# What's a winchman?



## PrescottJr (Oct 12, 2011)

Recently I was having a conversation with a fellow student of theatre and she asked me what a winchmen was. I was not sure my self and so I asked her what she thought they did, and she said in a show she worked on in college the stage manager always talked about giving the cues to the winchmen for moving scenery. I figured that the winchman was not touching the flown scenery but set pieces on the deck in tracks or on turtles/castors? Is this correct? What exactly is a winchman? Are they common in broadway shows? Is there another title for them?

Thanks,

Prescott


----------



## rochem (Oct 12, 2011)

Winchman is most likely just the winch operator. Many shows that use tracking scenery just move them with a manually-operated winch, turned by an operator. Manually-driven winches aren't as common on broadway shows as are automated winches, so the operators here would probably be called automation techs as opposed to winchmen. Technically, even running the scenic automation falls under the Electrics department in these situations, but that's a discussion for another day.


----------



## Footer (Oct 13, 2011)

Ya, electros and automation don't go together. Deck carps run automation. 

As far as a wenchman goes, soundsike an adaptation of flyman in a house that has electric hoists. 

Not an industry standard term. 

Sent from my ADR6300 using Tapatalk


----------



## rochem (Oct 13, 2011)

Footer said:


> Ya, electros and automation don't go together. Deck carps run automation.



Nope, sorry. At least on local one contracts, the guy behind the automation console is an Electrician.


----------



## Footer (Oct 13, 2011)

rochem said:


> Nope, sorry. At least on local one contracts, the guy behind the automation console is an Electrician.


 
They can call that person whatever they want on a budget line, however PRG Lighting is not building the automation package for Hudson/PRG Scenic/Centerline Studios/Chicago Scenic/Adirondack Scenic gear.

> _TASKS TO CARRY OUT_
- a) In the winchman thread, who does rochem say sits behind the automation console on local one contracts?
- b) From the winchman thread, return the passage that opens with the words containing "Winchman is most" and closes with "has electric hoists.".
- c) Write the next part of the forum thread about winchmen, starting after its last post.

> _PROVIDED DATA_
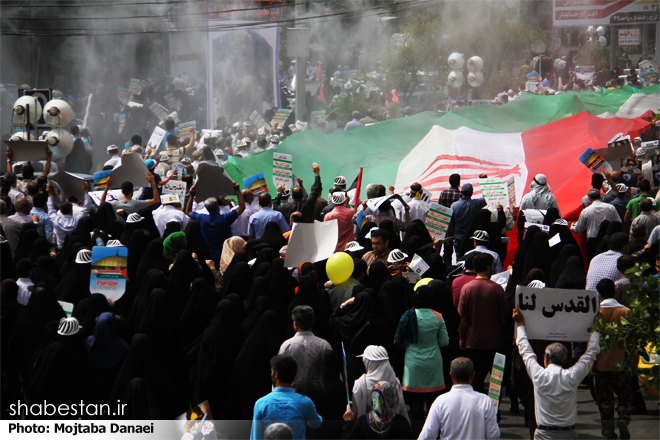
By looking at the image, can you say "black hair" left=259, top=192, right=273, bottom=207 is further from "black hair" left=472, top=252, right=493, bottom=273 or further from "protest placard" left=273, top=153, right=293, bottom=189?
"black hair" left=472, top=252, right=493, bottom=273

> _FINAL ANSWERS_
- a) An Electrician.

- b)
Winchman is most likely just the winch operator. Many shows that use tracking scenery just move them with a manually-operated winch, turned by an operator. Manually-driven winches aren't as common on broadway shows as are automated winches, so the operators here would probably be called automation techs as opposed to winchmen. Technically, even running the scenic automation falls under the Electrics department in these situations, but that's a discussion for another day.


----------



## Footer (Oct 13, 2011)

Ya, electros and automation don't go together. Deck carps run automation. 

As far as a wenchman goes, soundsike an adaptation of flyman in a house that has electric hoists.

- c)
----------



## shiben (Oct 13, 2011)

Footer said:


> ...PRG Lighting is not building the automation package for Hudson/PRG Scenic/Centerline Studios/Chicago Scenic/Adirondack Scenic gear.


 
And thats totally not relevant. PRG also sends video cable in PRG Lighting cases, does that mean anything? I could run a shop and have a winch division and a hoist division and a pulley division if I wanted, but the real relevant bit is not which group makes the product, but which department has to field the call. Heck, I could decide that Audio stuff gets maintained by my shop's electrical department because I dont want to buy more soldering irons, but that still makes it audio gear. Sounds like if your on a local 1 contract, you have the electrics department doing the automation control, and thus thats an electrics position.


----------



## MPowers (Oct 18, 2011)

rochem said:


> ....Technically, even running the scenic automation falls under the Electrics department.......


 

> Ya, electros and automation don't go together. Deck carps run automation.




> Nope, sorry. At least on local one contracts, the guy behind the automation console is an Electrician.



For what it's worth, my good friend Brooke Carlson has been the automation operator on Miss Saigon, Beauty, Lion King et.al. She also usually does the initial programing for Hudson Scenic before the shows hit the stage. She is an "Automation Carpenter." Carpenters move scenery that is on the deck, whether it is manual or automated. For most shows her operating location is on a truss deck about 20' up and over the SL offstage wing. Last time Wicked and Lion King were through, they rented about 60 chain hoists from us, not to move scenery, but to hang stuff and things like automation world in the wings.


----------



## Traitor800 (Oct 18, 2011)

In radio city music hall, it's a carpenter that maintens the automation, and pushes go during the show. However an electrician is required to plug any automation cables in. Go figure.
-Chris

_-- Sent from my Palm Pre using Forums_


----------



## Footer (Oct 18, 2011)

Traitor800 said:


> In radio city music hall, it's a carpenter that maintens the automation, and pushes go during the show. However an electrician is required to plug any automation cables in. Go figure.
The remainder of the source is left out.